Report the count of lines below that include "Tanzania", without any other text.

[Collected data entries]
..........
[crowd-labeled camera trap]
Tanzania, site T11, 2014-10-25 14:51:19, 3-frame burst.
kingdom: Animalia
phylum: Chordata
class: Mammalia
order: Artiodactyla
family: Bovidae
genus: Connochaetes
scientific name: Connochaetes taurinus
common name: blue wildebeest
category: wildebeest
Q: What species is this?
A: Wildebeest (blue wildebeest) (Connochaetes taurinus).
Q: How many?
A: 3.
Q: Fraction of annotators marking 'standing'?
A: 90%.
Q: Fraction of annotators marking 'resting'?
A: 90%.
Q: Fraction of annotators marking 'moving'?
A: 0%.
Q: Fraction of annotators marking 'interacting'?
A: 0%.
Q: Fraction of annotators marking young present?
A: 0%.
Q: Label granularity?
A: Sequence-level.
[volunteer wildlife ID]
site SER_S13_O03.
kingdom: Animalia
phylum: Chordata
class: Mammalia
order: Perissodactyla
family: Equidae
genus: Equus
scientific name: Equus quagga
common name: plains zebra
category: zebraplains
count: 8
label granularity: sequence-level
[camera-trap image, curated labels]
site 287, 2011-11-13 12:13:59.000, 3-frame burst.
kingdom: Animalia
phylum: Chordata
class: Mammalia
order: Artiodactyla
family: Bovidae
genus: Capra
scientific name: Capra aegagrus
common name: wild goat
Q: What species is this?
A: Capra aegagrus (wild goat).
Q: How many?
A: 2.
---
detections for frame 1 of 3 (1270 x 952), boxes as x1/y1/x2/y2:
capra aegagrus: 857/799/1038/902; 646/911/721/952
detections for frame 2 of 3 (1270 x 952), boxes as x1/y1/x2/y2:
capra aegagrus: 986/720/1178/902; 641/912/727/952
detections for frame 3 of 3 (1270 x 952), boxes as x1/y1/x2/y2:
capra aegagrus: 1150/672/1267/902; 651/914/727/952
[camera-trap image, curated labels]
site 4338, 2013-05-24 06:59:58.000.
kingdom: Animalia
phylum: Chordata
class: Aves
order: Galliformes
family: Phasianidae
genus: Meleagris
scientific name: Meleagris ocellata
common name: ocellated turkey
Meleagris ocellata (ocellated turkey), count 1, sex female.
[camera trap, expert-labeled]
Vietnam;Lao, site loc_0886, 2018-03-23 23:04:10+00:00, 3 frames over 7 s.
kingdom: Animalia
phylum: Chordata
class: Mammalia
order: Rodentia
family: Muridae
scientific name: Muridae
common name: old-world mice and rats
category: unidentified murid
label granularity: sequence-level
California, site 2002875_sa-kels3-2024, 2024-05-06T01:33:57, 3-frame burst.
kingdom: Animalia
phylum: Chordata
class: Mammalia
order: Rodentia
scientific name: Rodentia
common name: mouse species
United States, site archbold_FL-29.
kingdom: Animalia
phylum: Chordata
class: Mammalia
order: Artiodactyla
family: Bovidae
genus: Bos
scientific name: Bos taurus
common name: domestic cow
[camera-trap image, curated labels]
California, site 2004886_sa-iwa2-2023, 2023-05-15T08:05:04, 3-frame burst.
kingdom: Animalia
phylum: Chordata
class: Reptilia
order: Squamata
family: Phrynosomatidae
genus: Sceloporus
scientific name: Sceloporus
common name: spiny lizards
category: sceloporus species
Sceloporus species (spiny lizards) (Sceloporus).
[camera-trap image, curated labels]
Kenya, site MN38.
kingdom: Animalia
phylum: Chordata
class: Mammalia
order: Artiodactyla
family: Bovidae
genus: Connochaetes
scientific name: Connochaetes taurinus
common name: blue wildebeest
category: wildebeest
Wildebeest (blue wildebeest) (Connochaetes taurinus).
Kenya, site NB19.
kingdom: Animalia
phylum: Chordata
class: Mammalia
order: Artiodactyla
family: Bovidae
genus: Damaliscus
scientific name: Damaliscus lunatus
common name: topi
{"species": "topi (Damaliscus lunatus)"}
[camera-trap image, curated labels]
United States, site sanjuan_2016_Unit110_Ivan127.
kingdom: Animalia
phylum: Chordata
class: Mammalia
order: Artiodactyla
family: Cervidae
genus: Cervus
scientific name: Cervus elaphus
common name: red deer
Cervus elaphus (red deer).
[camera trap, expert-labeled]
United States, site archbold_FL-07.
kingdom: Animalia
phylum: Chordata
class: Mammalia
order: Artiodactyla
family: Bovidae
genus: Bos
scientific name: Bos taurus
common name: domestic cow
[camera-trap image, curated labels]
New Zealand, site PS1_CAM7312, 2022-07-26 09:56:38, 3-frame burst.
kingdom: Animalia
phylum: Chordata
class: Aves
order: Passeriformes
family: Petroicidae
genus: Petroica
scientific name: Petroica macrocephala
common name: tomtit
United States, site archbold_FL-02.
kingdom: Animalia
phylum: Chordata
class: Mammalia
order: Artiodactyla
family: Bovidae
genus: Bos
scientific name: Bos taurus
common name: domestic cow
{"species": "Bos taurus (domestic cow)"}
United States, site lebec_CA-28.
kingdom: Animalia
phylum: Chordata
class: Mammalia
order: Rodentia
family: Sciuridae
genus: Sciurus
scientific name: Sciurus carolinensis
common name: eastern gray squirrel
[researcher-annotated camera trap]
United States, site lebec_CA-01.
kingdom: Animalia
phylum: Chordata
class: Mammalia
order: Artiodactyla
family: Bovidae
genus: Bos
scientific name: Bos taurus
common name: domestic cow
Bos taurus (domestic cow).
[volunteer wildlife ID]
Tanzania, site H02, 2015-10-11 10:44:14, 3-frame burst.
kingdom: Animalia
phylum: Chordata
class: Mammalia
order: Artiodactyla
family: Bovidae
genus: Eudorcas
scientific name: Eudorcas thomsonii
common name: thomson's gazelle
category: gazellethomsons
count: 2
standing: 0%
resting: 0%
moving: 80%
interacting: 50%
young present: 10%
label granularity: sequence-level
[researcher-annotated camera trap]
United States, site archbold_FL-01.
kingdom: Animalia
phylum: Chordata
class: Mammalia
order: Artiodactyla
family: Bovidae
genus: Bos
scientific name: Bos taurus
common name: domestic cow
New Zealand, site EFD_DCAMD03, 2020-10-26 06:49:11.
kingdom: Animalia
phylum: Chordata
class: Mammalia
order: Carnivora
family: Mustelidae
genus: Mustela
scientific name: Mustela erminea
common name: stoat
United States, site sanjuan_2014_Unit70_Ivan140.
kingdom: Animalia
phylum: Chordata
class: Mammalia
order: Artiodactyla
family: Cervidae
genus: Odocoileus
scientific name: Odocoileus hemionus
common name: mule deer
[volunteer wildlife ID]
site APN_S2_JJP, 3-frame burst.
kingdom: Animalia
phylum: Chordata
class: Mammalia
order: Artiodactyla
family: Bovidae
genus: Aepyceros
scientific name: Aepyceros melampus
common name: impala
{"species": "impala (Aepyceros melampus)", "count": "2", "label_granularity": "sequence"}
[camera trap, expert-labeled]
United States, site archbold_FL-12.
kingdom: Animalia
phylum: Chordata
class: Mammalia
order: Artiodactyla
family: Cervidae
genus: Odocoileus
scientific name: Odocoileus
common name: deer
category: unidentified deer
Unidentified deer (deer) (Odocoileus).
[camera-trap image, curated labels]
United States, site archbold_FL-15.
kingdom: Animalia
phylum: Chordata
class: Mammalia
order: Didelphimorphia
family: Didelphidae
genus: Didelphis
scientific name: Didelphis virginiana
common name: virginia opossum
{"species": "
..........
*Reply to the task:* 2